Jamie Parker

Personal information
- Full name: James William Ralph Parker
- Born: 6 November 1980 (age 45) Durban, Natal, South Africa
- Batting: Left-handed
- Bowling: Left-arm medium
- Relations: Paul Parker (father)

Domestic team information
- 2001–2002: Cambridge University
- 2002: Cambridge UCCE

Career statistics
| Competition | First-class |
| Matches | 5 |
| Runs scored | 411 |
| Batting average | 45.66 |
| 100s/50s | 0/3 |
| Top score | 86 |
| Balls bowled | 54 |
| Wickets | 0 |
| Bowling average | – |
| 5 wickets in innings | – |
| 10 wickets in match | – |
| Best bowling | – |
| Catches/stumpings | 1/– |
- Source: Cricinfo, 3 September 2020

= Jamie Parker (cricketer) =

South African cricketer

James William Ralph Parker (born 6 November 1980) is a South African-born English former first-class cricketer.

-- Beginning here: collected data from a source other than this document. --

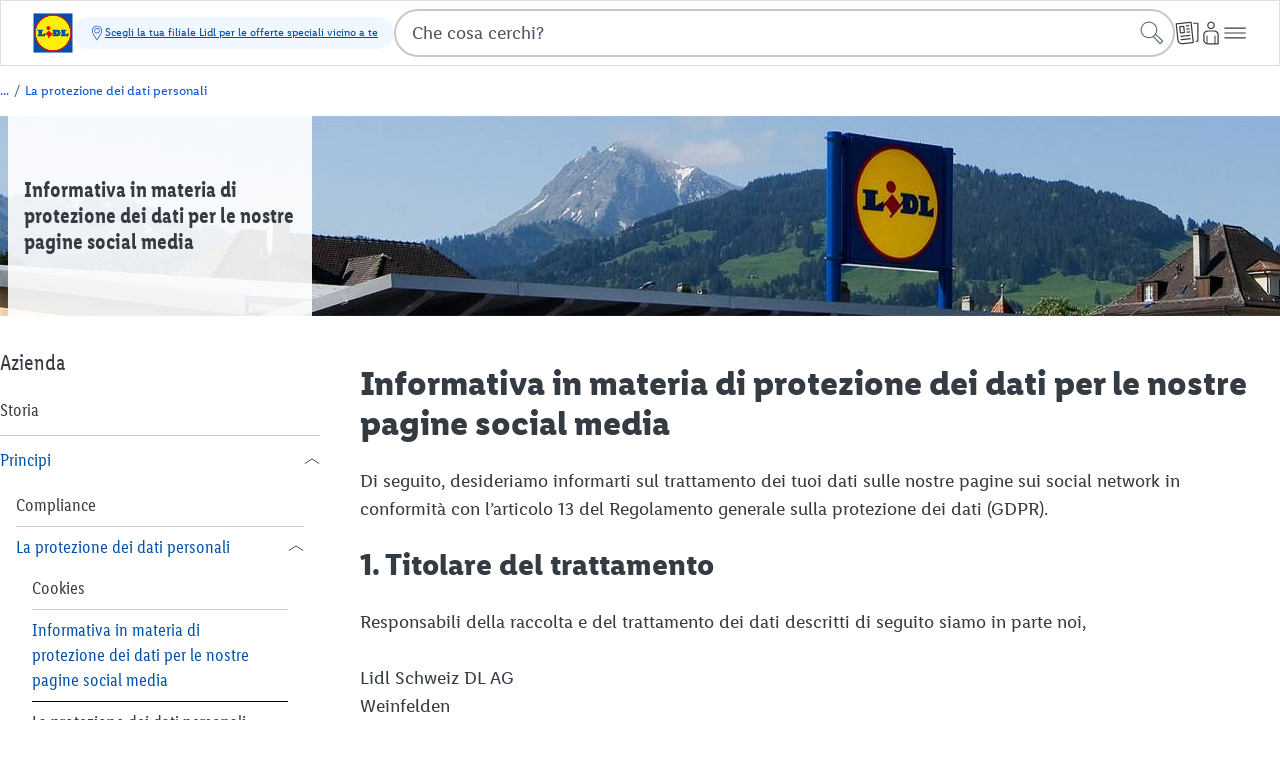

--- FILE ---
content_type: text/javascript
request_url: https://www.lidl.ch/n/meta/js/hide-cookie-popup.min-bb9d1ccaa4d42618eebeca999999e723.js
body_size: -53
content:
'use strict';(function(){var a=new URLSearchParams(window.location.search);a.set("hidebanner","true");history.replaceState(null,"","?"+a.toString()+window.location.hash)})();

--- FILE ---
content_type: image/svg+xml
request_url: https://www.lidl.ch/static/assets/xing_open-275201.svg
body_size: 814
content:
<?xml version="1.0" encoding="utf-8"?>
<!-- Generator: Adobe Illustrator 27.4.0, SVG Export Plug-In . SVG Version: 6.00 Build 0)  -->
<svg version="1.1" id="Ebene_1" xmlns="http://www.w3.org/2000/svg" xmlns:xlink="http://www.w3.org/1999/xlink" x="0px" y="0px"
	 viewBox="0 0 60 60" style="enable-background:new 0 0 60 60;" xml:space="preserve">
<style type="text/css">
	.st0{display:none;}
</style>
<path class="st0" d="M41.7,3.5c-0.1-1.1-1.1-1.9-2.2-1.8l-36.1,4C2.2,5.8,1.5,6.8,1.6,7.9l4.4,40c0.3,2.8,1.5,5.4,3.5,7.3
	c2.2,2.1,5,3.2,7.9,3.2c0.4,0,0.9,0,1.3-0.1l26.7-2.9c1.1-0.1,1.9-1.1,1.8-2.2L41.7,3.5z M18.3,55.3c-2.3,0.2-4.5-0.4-6.2-1.8
	C10.3,52.1,9.2,50,9,47.8L4.7,8.5l34.1-3.7L44,52.5L18.3,55.3z"/>
<path class="st0" d="M14.2,31.3l8.9-1c1.1-0.1,1.9-1.1,1.8-2.2l-1.6-14.6c-0.1-1.1-1.1-1.9-2.2-1.8l-8.9,1c-1.1,0.1-1.9,1.1-1.8,2.2
	L12,29.5C12.1,30.6,13.1,31.4,14.2,31.3z M20.5,14.8l1.4,12.6l-7,0.8l-1.4-12.6L20.5,14.8z"/>
<path class="st0" d="M29.4,13.9l6-0.6c0.3,0,0.5-0.3,0.4-0.6l-0.2-2c0-0.3-0.3-0.5-0.5-0.4l-8,0.9c-0.3,0-0.5,0.3-0.4,0.6
	C26.8,13,28,14,29.4,13.9z"/>
<path class="st0" d="M27.5,19.6c0.1,1.4,1.4,2.4,2.8,2.2l6-0.6c0.3,0,0.5-0.3,0.4-0.5l-0.2-2c0-0.3-0.3-0.5-0.5-0.4l-8,0.9
	C27.7,19.1,27.5,19.3,27.5,19.6z"/>
<path class="st0" d="M28.3,27.2c0.1,1.4,1.4,2.4,2.8,2.2l6-0.6c0.3,0,0.5-0.3,0.4-0.5l-0.2-2c0-0.3-0.3-0.5-0.5-0.4l-8,0.9
	C28.5,26.7,28.3,26.9,28.3,27.2z"/>
<path class="st0" d="M15.6,39.8L38,37.4c0.3,0,0.5-0.3,0.4-0.5l-0.2-2c0-0.3-0.3-0.5-0.5-0.4l-24.4,2.7c-0.3,0-0.5,0.3-0.4,0.5
	C13,39,14.3,40,15.6,39.8z"/>
<path class="st0" d="M14.2,45.4c-0.3,0-0.5,0.3-0.4,0.5c0.1,1.4,1.4,2.4,2.8,2.2l22.4-2.5c0.3,0,0.5-0.3,0.4-0.5l-0.2-2
	c0-0.3-0.3-0.5-0.5-0.4L14.2,45.4z"/>
<path class="st0" d="M56.5,4.2h-11c-0.3,0-0.5,0.2-0.5,0.5c0,1.4,1.1,2.5,2.5,2.5h8v42h-2c-1.4,0-2.5,1.1-2.5,2.5
	c0,0.3,0.2,0.5,0.5,0.5h5c1.1,0,2-0.9,2-2v-44C58.5,5.1,57.6,4.2,56.5,4.2z"/>
<g>
	<g>
		<path d="M14.5,42.1c0.9,0,1.7-0.6,2.4-1.7c6-10.6,9.1-16.1,9.3-16.5l-5.9-10.4c-0.6-1.1-1.4-1.6-2.4-1.6H9.1
			c-0.6,0-0.9,0.2-1.2,0.5c-0.3,0.4-0.3,0.8,0,1.3l5.8,10.1l0,0l-9,16.4c-0.3,0.5-0.3,0.9,0,1.3c0.2,0.4,0.6,0.6,1.1,0.6H14.5z"/>
		<path d="M54.1,0.1h-8.7c-0.9,0-1.7,0.5-2.3,1.6c-12.4,22-18.8,33.4-19.3,34.2l12.3,22.6c0.6,1.1,1.4,1.6,2.4,1.6h8.7
			c0.5,0,0.9-0.2,1.2-0.5c0.2-0.4,0.2-0.9,0-1.3L36.1,35.9l0,0L55.3,2c0.3-0.5,0.3-1,0-1.3C55.1,0.3,54.8,0.1,54.1,0.1z"/>
	</g>
</g>
</svg>


--- FILE ---
content_type: image/svg+xml
request_url: https://www.lidl.ch/static/assets/sprechblase_frage_open-311227.svg
body_size: 355
content:
<svg enable-background="new 0 0 60 60" viewBox="0 0 60 60" xmlns="http://www.w3.org/2000/svg"><path d="m56.5 1.45h-53c-1.1 0-2 .9-2 2l.01 32.55c0 6.34 5.16 11.5 11.5 11.5h10.49v8.21c0 1.83 2.25 2.7 3.48 1.35l8.68-9.55h20.84c1.1 0 2-.9 2-2v-42.06c0-1.11-.9-2-2-2zm-1 43.05h-20.28c-.56 0-1.1.24-1.48.65l-7.24 7.96v-6.61c0-1.1-.9-2-2-2h-11.49c-4.69 0-8.5-3.8-8.5-8.5l-.01-31.55h51z"/><path d="m29.53 31.71c-.84 0-1.52.26-2.03.79-.52.53-.77 1.21-.77 2.05 0 .82.26 1.48.79 2s1.2.77 2.02.77c.84 0 1.52-.26 2.03-.77.52-.52.77-1.18.77-2 0-.86-.26-1.55-.77-2.07-.52-.51-1.2-.77-2.04-.77z"/><path d="m23.16 17.78 2.45.97c.22.07.39.08.52.02s.23-.2.31-.41c.26-.84.67-1.48 1.21-1.91s1.21-.65 2-.65c.82 0 1.45.25 1.91.74s.68 1.18.68 2.07c0 .96-.34 1.81-1.03 2.56-.68.74-1.84 1.44-3.47 2.09-.17.05-.29.13-.38.25-.08.12-.11.28-.09.47l.29 4.72c.02.19.09.34.2.43s.25.14.41.14h2.95c.19 0 .34-.05.45-.14.11-.1.17-.24.2-.43l.22-3.82c1.82-.86 3.12-1.85 3.89-2.95s1.15-2.41 1.15-3.92c0-1.92-.62-3.44-1.87-4.57s-2.94-1.69-5.08-1.69c-1.85 0-3.41.47-4.7 1.4-1.28.94-2.14 2.23-2.57 3.89-.05.17-.04.32.02.45.05.11.16.21.33.29z"/></svg>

The son of the England Test cricketer Paul Parker, he was born in November 1980 at Durban. He was educated in England at Tonbridge School, before going up to St Catharine's College, Cambridge. While studying at Cambridge, he made two first-class appearances for Cambridge University against Oxford University in The University Matches of 2001 and 2002, in addition to making three first-class appearances for Cambridge UCCE against Middlesex, Essex and Surrey in 2002. For Cambridge University he scored 213 runs with two half centuries and a high score of 86, while for Cambridge UCCE he scored 198 runs with a high score of 55. His overall first-class average was a respectable 45.66.